• **What is being asked**
Return, character for character, the lines from the one bearing "What is the exact" through the end of the material. Omit everything before that line.

Spatial relationship records
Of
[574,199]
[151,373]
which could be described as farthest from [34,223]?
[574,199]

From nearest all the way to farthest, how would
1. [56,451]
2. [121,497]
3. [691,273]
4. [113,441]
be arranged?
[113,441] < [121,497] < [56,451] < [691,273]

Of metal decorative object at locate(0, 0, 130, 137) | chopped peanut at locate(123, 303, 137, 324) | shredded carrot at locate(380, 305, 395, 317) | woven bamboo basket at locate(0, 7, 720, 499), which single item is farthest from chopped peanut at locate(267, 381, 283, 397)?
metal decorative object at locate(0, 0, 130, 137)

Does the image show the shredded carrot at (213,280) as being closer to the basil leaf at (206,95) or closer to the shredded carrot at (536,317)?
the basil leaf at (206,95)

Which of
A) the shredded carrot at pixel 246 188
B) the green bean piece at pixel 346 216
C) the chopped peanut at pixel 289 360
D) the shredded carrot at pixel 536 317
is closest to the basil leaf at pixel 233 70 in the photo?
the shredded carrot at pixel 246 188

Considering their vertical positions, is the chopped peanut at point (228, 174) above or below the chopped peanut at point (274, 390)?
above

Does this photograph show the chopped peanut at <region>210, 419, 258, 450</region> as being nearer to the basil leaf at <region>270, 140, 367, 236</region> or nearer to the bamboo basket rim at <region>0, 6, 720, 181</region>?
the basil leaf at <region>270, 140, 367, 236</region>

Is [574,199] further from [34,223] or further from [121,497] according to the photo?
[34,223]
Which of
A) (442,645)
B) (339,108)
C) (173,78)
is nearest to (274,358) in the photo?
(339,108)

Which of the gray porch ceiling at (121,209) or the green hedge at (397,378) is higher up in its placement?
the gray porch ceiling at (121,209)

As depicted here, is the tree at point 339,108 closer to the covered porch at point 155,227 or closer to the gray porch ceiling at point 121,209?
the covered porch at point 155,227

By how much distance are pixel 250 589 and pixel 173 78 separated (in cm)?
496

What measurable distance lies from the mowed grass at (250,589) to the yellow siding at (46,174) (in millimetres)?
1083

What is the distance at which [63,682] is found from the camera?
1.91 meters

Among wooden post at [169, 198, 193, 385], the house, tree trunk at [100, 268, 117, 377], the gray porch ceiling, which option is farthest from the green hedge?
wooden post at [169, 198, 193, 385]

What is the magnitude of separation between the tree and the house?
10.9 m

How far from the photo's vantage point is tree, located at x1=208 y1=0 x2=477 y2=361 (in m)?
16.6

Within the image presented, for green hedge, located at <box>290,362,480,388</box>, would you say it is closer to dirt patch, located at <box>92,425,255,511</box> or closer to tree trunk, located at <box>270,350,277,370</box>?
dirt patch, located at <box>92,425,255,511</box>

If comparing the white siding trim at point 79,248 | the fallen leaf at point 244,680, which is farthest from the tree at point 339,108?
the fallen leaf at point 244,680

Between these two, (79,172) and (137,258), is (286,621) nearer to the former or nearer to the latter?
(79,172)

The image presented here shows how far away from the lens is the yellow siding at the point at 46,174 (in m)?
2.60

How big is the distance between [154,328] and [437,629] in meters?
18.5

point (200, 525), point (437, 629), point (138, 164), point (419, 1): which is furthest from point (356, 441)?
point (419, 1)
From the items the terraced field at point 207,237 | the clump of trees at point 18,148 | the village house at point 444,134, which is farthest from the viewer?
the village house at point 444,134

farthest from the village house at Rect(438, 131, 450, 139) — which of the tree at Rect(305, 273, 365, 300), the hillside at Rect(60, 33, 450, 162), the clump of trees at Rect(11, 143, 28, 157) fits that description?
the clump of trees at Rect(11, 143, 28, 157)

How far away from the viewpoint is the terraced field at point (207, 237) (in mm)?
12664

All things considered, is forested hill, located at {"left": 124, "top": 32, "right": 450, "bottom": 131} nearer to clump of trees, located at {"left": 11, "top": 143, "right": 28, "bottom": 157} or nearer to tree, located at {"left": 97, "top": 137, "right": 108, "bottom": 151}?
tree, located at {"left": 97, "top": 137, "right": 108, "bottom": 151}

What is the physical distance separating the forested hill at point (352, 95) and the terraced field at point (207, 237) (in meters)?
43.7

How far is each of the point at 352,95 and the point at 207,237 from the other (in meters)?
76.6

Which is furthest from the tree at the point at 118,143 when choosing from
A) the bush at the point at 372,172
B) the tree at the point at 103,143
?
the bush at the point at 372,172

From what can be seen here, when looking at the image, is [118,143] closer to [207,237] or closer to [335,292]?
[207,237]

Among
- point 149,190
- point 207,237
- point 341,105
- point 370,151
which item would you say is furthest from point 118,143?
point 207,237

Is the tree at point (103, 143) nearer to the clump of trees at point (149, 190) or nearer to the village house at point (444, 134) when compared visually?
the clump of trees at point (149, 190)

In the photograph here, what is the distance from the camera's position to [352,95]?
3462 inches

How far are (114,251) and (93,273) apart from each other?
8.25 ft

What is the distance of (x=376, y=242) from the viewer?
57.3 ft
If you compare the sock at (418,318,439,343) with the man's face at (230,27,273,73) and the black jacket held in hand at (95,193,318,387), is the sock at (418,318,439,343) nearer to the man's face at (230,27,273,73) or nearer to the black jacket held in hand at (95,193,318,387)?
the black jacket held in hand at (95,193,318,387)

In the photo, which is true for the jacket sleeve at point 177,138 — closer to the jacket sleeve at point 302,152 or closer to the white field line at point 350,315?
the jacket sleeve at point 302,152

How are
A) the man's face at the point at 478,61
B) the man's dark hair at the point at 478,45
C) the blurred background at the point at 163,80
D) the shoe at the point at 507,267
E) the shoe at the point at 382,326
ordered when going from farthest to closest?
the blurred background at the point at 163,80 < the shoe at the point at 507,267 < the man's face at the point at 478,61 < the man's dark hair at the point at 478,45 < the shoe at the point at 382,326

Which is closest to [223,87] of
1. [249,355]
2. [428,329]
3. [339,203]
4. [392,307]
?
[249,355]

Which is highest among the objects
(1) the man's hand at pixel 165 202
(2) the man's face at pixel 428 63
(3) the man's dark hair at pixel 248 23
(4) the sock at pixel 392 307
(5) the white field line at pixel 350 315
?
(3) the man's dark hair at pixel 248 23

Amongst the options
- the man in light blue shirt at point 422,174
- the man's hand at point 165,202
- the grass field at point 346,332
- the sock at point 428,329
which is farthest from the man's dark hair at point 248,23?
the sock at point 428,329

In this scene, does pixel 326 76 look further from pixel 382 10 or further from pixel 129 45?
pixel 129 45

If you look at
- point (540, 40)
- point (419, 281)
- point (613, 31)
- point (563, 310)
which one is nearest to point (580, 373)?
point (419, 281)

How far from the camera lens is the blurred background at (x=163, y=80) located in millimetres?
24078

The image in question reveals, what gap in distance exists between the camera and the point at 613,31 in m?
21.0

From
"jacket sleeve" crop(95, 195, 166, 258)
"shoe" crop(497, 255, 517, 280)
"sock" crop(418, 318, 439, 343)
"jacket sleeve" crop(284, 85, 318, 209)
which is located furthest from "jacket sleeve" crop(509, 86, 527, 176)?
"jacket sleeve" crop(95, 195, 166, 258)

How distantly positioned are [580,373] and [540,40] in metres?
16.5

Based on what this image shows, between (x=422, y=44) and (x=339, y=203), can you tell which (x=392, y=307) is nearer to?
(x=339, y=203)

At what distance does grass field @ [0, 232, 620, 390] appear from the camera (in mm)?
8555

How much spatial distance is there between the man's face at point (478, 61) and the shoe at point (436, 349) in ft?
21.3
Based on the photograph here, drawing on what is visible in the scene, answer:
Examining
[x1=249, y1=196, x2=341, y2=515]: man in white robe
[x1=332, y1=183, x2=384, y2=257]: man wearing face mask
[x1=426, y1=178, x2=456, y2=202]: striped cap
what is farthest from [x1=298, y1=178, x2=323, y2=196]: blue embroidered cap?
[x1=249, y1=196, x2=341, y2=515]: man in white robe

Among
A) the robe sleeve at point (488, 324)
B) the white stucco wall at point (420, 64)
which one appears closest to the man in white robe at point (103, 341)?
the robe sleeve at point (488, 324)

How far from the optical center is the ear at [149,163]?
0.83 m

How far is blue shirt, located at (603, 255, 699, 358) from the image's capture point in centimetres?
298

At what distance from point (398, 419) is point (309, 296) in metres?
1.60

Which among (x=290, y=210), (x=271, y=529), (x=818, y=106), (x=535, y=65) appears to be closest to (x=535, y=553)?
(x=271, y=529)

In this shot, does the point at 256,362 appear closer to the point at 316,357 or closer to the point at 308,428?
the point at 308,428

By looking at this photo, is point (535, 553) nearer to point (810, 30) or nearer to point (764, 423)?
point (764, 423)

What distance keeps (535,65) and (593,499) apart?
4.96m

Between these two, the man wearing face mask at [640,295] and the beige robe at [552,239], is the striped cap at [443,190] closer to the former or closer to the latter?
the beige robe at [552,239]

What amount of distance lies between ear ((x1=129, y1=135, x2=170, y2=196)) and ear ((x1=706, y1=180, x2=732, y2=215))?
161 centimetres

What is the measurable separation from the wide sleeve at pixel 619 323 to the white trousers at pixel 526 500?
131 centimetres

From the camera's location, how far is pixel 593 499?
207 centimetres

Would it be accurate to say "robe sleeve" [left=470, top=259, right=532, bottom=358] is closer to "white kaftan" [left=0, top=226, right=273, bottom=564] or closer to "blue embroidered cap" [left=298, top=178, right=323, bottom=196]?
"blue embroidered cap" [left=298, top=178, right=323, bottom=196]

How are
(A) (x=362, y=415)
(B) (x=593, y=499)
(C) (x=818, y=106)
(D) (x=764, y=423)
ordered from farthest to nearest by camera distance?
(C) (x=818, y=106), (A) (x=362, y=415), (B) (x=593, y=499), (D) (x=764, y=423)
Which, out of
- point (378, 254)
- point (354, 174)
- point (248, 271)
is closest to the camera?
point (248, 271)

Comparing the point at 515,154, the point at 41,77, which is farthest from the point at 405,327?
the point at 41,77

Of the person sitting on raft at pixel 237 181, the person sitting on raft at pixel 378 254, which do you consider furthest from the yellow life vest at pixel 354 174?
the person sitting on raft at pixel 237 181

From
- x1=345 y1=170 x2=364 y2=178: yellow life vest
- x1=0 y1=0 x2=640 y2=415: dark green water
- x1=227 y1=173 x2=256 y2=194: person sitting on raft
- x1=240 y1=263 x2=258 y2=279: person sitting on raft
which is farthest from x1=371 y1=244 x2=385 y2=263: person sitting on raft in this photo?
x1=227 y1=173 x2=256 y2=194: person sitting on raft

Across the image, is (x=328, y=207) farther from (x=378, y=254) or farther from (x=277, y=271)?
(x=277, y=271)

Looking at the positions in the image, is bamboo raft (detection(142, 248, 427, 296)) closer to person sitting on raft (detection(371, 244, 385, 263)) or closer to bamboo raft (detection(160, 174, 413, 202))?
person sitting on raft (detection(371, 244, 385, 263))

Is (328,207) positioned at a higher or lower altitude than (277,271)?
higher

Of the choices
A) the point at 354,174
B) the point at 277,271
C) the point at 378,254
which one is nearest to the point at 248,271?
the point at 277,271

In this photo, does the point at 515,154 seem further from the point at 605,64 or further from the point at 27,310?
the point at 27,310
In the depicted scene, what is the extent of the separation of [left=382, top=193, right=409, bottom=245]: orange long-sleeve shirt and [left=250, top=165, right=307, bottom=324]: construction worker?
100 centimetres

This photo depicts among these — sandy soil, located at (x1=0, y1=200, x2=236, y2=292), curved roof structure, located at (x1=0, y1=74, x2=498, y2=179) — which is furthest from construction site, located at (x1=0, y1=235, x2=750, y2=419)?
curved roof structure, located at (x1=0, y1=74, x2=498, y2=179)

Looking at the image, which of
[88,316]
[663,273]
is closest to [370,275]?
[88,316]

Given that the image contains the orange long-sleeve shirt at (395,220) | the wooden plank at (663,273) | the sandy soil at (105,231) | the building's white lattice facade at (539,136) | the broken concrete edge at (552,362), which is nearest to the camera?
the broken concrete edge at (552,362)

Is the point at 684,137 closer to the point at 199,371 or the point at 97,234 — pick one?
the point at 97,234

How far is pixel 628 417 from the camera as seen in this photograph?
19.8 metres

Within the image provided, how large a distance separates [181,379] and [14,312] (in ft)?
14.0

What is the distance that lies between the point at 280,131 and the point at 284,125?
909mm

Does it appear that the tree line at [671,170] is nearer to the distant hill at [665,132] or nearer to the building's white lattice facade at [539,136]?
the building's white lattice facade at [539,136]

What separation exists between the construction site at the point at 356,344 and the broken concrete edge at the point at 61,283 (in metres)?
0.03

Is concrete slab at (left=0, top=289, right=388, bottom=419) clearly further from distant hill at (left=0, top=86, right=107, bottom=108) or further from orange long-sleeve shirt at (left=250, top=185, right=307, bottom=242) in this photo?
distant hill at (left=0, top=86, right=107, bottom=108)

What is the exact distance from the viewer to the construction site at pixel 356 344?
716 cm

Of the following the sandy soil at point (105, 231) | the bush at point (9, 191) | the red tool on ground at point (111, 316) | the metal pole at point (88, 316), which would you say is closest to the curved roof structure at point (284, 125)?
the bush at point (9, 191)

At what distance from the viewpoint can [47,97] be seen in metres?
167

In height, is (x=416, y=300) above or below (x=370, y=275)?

• **Solution below**
What is the exact distance from the viewer to the construction site at pixel 356 344?
716 cm

Of the following the sandy soil at point (105, 231) | the bush at point (9, 191) | the red tool on ground at point (111, 316) | the metal pole at point (88, 316), which would you say is closest to the curved roof structure at point (284, 125)?
the bush at point (9, 191)

At what distance from the viewpoint can [47,97] be seen in metres?
167

In height, is (x=416, y=300) above or below (x=370, y=275)?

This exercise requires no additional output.